Sujatha E.R.,SASTRA University |
Selvakumar R.,SASTRA University |
Rajasimman U.A.B.,Bharathidasan University |
Victor R.G.,Sairam Group of Institutions
Geomatics, Natural Hazards and Risk | Year: 2015
Morphometric analysis is a key to understand the hydrological process and hence is a prerequisite for the assessment of hydrological characteristics of surface water basin. Morphometric analysis to determine the drainage characteristics of Palar sub-watershed, a part of Shanmukha watershed in the Amaravati sub-catchment is done using Advanced Space-borne Thermal Emission and Reflection Global Digital Elevation Model (ASTER GDEM) data, and is supplemented with topographical maps in geographical information systems platform. This study uses ASTER GDEM data to extract morphometric features of a mountain stream at micro-watershed level. The sub-watershed is divided into six micro-watersheds. The sub-watershed includes a sixth-order stream. Lower stream orders, in particular first-order streams, dominate the sub-watershed.

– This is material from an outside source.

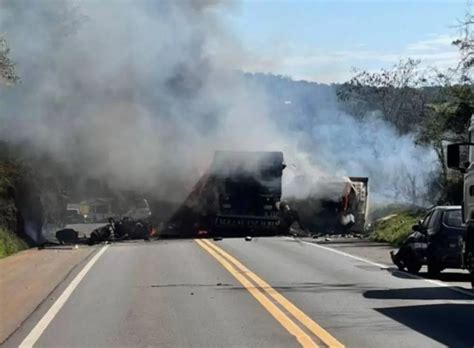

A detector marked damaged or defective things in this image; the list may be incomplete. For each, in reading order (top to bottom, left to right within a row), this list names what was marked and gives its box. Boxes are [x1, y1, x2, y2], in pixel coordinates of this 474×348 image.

destroyed vehicle [390, 205, 464, 276]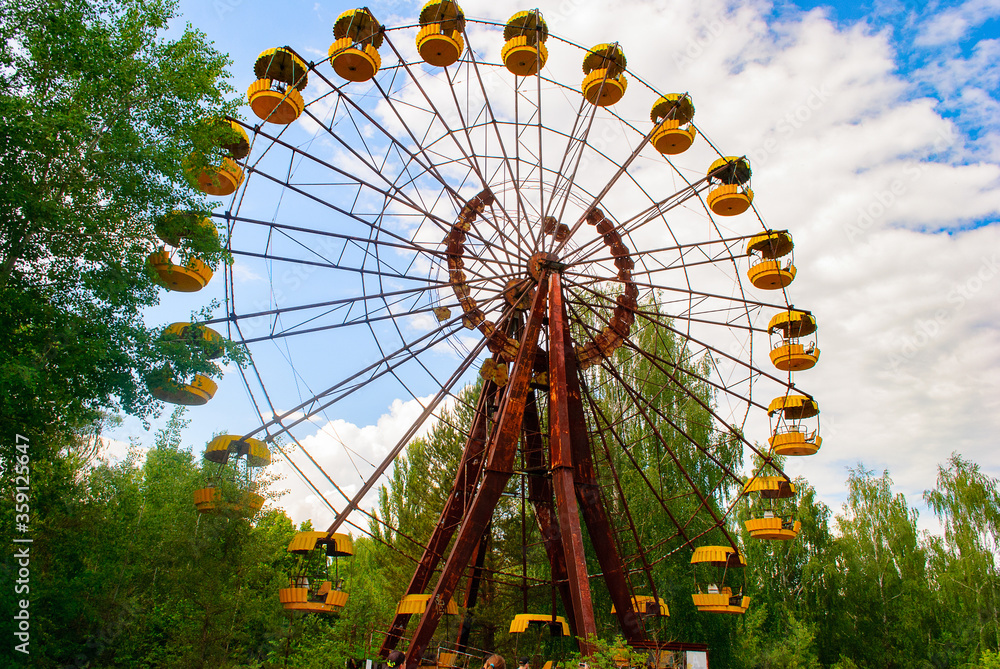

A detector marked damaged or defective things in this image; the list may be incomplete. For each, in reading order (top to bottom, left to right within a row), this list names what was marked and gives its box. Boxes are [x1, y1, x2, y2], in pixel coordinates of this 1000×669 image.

Development of stream segments is controlled by slope and local relief. Drainage pattern of the sub-watershed and micro-watersheds is dendritic in general. The mean bifurcation ratio of the sub-watershed is 3.69 but its variation between the various stream orders suggests structural control in the development of stream network. The shape factors reveal the elongation of the sub-watershed and micro-watersheds.The relief ratio reveals the high discharge capability of the sub-watershed and meagre groundwater potential. This study is a useful tool for planning strategies in control of soil erosion and soil conservation. © 2013, Taylor & Francis.